▸ Task
Look below for the line containing "United States, site lebec_CA-23."; from there through the line containing "scientific name: Connochaetes", both lines included, please set down each line exactly and nothing else.

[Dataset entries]
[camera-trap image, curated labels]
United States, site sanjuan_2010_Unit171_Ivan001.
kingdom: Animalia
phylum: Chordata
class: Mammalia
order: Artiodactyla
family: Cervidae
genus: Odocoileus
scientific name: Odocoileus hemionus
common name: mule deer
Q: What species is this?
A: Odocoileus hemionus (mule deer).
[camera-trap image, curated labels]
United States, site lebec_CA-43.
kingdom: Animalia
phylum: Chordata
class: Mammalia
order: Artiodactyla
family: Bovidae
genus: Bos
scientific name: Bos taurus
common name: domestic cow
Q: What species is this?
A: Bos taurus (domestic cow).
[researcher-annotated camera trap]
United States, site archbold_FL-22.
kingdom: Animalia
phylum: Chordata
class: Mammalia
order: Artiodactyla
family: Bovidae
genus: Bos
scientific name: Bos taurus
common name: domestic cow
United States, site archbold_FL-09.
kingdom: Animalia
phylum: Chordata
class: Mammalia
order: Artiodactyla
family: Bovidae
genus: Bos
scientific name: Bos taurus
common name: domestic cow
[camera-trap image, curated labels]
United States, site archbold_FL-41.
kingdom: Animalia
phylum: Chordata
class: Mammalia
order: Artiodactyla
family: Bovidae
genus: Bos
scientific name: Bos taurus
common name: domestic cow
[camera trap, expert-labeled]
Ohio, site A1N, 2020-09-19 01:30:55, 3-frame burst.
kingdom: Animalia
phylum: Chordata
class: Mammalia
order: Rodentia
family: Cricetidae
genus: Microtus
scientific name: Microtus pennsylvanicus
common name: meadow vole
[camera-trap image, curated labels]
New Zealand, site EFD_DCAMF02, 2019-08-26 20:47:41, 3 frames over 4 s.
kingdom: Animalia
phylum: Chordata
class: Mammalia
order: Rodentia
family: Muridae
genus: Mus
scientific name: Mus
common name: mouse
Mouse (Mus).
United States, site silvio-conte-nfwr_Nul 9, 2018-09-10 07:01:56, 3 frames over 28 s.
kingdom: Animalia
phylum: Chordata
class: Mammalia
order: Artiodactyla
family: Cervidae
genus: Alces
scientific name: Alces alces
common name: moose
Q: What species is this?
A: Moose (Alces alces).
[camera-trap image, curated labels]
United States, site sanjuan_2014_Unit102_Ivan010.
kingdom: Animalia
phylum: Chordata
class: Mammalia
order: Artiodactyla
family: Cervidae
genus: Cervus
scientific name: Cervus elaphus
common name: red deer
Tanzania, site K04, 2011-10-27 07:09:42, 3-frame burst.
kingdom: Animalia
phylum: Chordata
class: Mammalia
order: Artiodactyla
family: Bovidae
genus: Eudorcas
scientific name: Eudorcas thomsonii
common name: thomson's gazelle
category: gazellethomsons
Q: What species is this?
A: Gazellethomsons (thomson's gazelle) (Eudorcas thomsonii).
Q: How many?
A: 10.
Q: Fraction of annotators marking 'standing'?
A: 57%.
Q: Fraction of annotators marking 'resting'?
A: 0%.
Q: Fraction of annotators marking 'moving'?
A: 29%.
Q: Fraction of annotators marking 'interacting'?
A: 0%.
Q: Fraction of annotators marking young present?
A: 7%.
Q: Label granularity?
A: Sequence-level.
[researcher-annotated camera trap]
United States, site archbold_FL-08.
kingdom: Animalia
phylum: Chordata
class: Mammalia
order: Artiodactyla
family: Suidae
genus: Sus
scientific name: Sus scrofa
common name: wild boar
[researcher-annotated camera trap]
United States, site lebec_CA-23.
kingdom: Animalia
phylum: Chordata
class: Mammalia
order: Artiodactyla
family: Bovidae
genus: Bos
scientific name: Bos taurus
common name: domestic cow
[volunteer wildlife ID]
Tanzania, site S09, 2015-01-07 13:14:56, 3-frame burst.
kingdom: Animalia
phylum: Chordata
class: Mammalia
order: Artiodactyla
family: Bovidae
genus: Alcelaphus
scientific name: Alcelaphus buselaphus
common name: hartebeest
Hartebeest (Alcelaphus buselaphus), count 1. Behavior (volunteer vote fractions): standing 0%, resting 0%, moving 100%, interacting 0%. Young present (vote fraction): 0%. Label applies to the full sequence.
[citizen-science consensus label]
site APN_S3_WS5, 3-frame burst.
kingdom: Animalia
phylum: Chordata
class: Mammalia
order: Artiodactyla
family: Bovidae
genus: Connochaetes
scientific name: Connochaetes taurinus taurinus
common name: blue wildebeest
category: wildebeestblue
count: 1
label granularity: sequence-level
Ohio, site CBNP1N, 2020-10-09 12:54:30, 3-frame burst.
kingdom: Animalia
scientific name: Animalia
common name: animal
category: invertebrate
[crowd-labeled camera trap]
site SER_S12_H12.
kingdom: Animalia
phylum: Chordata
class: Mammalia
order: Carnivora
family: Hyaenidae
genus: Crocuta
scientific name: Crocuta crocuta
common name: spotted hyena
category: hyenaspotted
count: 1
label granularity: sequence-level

▸ Solution to this problem
United States, site lebec_CA-23.
kingdom: Animalia
phylum: Chordata
class: Mammalia
order: Artiodactyla
family: Bovidae
genus: Bos
scientific name: Bos taurus
common name: domestic cow
[volunteer wildlife ID]
Tanzania, site S09, 2015-01-07 13:14:56, 3-frame burst.
kingdom: Animalia
phylum: Chordata
class: Mammalia
order: Artiodactyla
family: Bovidae
genus: Alcelaphus
scientific name: Alcelaphus buselaphus
common name: hartebeest
Hartebeest (Alcelaphus buselaphus), count 1. Behavior (volunteer vote fractions): standing 0%, resting 0%, moving 100%, interacting 0%. Young present (vote fraction): 0%. Label applies to the full sequence.
[citizen-science consensus label]
site APN_S3_WS5, 3-frame burst.
kingdom: Animalia
phylum: Chordata
class: Mammalia
order: Artiodactyla
family: Bovidae
genus: Connochaetes
scientific name: Connochaetes taurinus taurinus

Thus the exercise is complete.